[Start RECORDED INFORMATION]
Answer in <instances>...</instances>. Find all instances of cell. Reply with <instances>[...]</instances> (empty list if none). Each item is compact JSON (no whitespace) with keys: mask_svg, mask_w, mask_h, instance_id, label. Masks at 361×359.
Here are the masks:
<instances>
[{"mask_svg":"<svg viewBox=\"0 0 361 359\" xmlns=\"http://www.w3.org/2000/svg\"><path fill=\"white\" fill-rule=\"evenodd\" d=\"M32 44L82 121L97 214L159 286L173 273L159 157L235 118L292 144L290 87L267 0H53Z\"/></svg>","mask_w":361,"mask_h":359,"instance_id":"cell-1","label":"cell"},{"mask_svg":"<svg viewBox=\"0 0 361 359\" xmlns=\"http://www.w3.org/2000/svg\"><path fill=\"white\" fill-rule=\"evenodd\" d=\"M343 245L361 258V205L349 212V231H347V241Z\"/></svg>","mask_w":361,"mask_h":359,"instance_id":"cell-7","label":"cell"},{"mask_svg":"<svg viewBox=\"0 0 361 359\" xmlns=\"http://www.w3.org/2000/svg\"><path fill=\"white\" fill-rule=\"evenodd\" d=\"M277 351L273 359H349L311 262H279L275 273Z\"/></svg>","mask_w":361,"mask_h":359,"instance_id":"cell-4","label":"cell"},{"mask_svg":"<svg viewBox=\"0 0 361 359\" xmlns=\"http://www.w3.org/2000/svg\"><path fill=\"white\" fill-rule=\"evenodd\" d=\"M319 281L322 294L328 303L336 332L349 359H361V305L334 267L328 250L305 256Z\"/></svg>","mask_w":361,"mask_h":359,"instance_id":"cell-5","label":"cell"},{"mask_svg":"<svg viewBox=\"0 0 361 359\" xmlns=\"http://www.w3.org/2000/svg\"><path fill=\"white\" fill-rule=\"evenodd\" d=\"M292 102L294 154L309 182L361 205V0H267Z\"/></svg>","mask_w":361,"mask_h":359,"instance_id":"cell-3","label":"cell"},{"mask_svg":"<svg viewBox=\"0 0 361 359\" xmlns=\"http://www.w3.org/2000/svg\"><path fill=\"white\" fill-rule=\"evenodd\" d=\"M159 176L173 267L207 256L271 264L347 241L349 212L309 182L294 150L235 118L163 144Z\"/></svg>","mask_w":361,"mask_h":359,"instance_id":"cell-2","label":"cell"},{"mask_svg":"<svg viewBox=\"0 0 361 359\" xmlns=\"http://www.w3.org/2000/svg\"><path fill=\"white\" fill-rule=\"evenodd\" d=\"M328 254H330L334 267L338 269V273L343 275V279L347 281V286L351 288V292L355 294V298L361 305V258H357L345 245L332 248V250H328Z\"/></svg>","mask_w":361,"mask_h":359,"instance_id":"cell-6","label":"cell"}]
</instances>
[End RECORDED INFORMATION]
THE EXERCISE:
Reproduce all of the records above character for character, with nothing changed, left out or added.

FINAL RESULT:
Answer in <instances>...</instances>. Find all instances of cell. Reply with <instances>[...]</instances> (empty list if none). Each item is compact JSON (no whitespace) with keys: mask_svg, mask_w, mask_h, instance_id, label. Masks at 361×359.
Here are the masks:
<instances>
[{"mask_svg":"<svg viewBox=\"0 0 361 359\" xmlns=\"http://www.w3.org/2000/svg\"><path fill=\"white\" fill-rule=\"evenodd\" d=\"M32 44L82 121L97 214L159 286L173 273L159 157L235 118L292 144L290 87L267 0H53Z\"/></svg>","mask_w":361,"mask_h":359,"instance_id":"cell-1","label":"cell"},{"mask_svg":"<svg viewBox=\"0 0 361 359\" xmlns=\"http://www.w3.org/2000/svg\"><path fill=\"white\" fill-rule=\"evenodd\" d=\"M343 245L361 258V205L349 212V231H347V241Z\"/></svg>","mask_w":361,"mask_h":359,"instance_id":"cell-7","label":"cell"},{"mask_svg":"<svg viewBox=\"0 0 361 359\" xmlns=\"http://www.w3.org/2000/svg\"><path fill=\"white\" fill-rule=\"evenodd\" d=\"M277 351L273 359H349L311 262H279L275 273Z\"/></svg>","mask_w":361,"mask_h":359,"instance_id":"cell-4","label":"cell"},{"mask_svg":"<svg viewBox=\"0 0 361 359\" xmlns=\"http://www.w3.org/2000/svg\"><path fill=\"white\" fill-rule=\"evenodd\" d=\"M319 281L322 294L328 303L336 332L349 359H361V305L334 267L328 250L305 256Z\"/></svg>","mask_w":361,"mask_h":359,"instance_id":"cell-5","label":"cell"},{"mask_svg":"<svg viewBox=\"0 0 361 359\" xmlns=\"http://www.w3.org/2000/svg\"><path fill=\"white\" fill-rule=\"evenodd\" d=\"M292 102L294 154L309 182L361 205V0H267Z\"/></svg>","mask_w":361,"mask_h":359,"instance_id":"cell-3","label":"cell"},{"mask_svg":"<svg viewBox=\"0 0 361 359\" xmlns=\"http://www.w3.org/2000/svg\"><path fill=\"white\" fill-rule=\"evenodd\" d=\"M159 176L173 267L207 256L271 264L347 241L349 212L309 182L294 150L235 118L163 144Z\"/></svg>","mask_w":361,"mask_h":359,"instance_id":"cell-2","label":"cell"},{"mask_svg":"<svg viewBox=\"0 0 361 359\" xmlns=\"http://www.w3.org/2000/svg\"><path fill=\"white\" fill-rule=\"evenodd\" d=\"M328 254H330L334 267L338 269V273L343 275V279L347 281V286L351 288V292L355 294V298L361 305V258H357L345 245L332 248V250H328Z\"/></svg>","mask_w":361,"mask_h":359,"instance_id":"cell-6","label":"cell"}]
</instances>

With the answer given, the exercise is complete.